Dell admits consumers don't care about AI PCs

Market, investors, and AI hype

  • Several comments link Dell’s frankness about consumer disinterest in AI to a recent stock drop, seeing it as proof that public companies are pressured to talk up AI regardless of reality.
  • Others argue Dell’s bigger threats are macro issues: tariffs, supply-chain fragility, and AI-driven DRAM/NAND shortages that are spiking component costs.
  • Some think Dell “should have stayed private” to ignore short-term AI fads; others note it’s less beholden than most because of large insider ownership.
  • There’s concern that AI datacenter demand will pull R&D and production away from consumer CPUs/GPUs, worsening prices and stagnating laptops/desktops.

Consumers, “AI PCs,” and NPUs

  • Broad agreement that consumers don’t buy PCs for “AI”; they care about price, performance, battery life, and concrete features.
  • “AI PC” branding is seen as investor-facing, not user-facing. The typical user already accesses ChatGPT via browser/phone and is confused why they need an “AI PC.”
  • NPUs are viewed as opaque, hard to develop for, and mostly unused by real software today; their mention is treated as a red flag for pointless upsell.
  • Many expect AI to stay, but to be rebranded as “advanced search,” “smart editing,” or similar, with the AI hidden under the hood.

Usefulness vs gimmicks: local AI and UX

  • Some see real potential in quiet, local AI: better photo tagging, text recognition, smarter search, good recommendations, noise suppression, etc.
  • Others argue many proposed LLM integrations (e.g., deciding if a half-written YouTube comment is “important”) are classic “solution in search of a problem” cases where simpler logic is better.
  • There’s strong resistance to AI in everyday appliances (laundry, thermostats, ovens) and to nondeterministic systems controlling critical home functions.
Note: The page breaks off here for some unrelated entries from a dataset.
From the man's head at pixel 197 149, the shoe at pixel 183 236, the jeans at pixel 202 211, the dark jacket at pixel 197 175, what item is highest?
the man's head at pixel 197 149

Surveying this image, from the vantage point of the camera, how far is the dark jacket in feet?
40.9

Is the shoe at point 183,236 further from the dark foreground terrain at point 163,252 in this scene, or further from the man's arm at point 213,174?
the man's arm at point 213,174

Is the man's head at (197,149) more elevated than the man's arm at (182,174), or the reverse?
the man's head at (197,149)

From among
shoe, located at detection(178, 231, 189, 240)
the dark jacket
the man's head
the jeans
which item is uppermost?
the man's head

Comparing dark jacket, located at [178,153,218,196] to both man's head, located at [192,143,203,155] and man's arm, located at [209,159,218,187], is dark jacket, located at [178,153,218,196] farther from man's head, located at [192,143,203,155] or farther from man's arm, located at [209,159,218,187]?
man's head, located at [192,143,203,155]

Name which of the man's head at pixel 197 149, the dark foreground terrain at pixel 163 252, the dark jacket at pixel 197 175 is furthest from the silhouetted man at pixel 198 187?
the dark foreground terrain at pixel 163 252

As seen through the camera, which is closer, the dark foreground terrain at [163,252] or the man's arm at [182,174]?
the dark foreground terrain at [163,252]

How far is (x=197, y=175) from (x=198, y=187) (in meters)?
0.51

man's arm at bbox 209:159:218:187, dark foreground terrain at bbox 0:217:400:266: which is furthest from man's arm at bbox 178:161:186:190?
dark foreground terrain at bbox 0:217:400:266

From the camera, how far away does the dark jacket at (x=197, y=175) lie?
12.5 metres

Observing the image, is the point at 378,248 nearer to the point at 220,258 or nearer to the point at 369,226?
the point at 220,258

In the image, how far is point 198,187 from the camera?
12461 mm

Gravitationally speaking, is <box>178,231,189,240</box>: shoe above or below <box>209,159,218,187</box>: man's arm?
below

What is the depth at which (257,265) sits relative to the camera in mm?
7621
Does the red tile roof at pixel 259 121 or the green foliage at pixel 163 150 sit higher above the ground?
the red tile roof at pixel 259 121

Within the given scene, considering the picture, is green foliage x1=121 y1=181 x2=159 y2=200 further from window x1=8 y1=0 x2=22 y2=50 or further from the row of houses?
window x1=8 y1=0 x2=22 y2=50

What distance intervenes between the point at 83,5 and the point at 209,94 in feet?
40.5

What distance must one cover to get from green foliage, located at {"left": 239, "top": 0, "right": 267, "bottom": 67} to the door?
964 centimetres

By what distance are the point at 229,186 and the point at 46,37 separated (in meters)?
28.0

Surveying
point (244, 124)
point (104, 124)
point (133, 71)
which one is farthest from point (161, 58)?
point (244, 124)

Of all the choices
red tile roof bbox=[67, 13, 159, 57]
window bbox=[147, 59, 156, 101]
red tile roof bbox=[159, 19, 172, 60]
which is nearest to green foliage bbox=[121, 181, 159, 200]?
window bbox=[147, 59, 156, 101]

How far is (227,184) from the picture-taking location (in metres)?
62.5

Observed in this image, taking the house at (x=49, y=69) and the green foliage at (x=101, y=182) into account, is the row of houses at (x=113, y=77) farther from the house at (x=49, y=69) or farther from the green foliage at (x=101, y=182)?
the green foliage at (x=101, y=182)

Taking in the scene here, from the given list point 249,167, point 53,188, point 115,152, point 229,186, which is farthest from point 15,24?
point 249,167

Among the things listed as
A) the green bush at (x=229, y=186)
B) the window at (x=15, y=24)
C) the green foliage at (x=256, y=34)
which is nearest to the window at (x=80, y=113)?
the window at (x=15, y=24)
Developer perspectives on AI tools

  • Developer sentiment in the thread is mixed: exhaustion with hype and “inevitability” rhetoric, but recognition that AI IDEs are genuinely helpful for boilerplate, tests, and debugging, when used under expert supervision.
  • Fears include losing deep understanding of one’s own code and overreliance on opaque generation. Others counter that these tools are just the latest productivity upgrade.

Dell hardware reactions

  • Some excitement about XPS updates, especially a “MacBook-quality” Linux-capable machine and return to physical keys; others dislike capacitive keys and dedicated Copilot buttons.
  • Business-focused Precisions are recommended as tougher XPS variants, but users complain about heat, poor battery life, bad sleep behavior, and heavy chargers compared to ThinkPads and M-series Macs.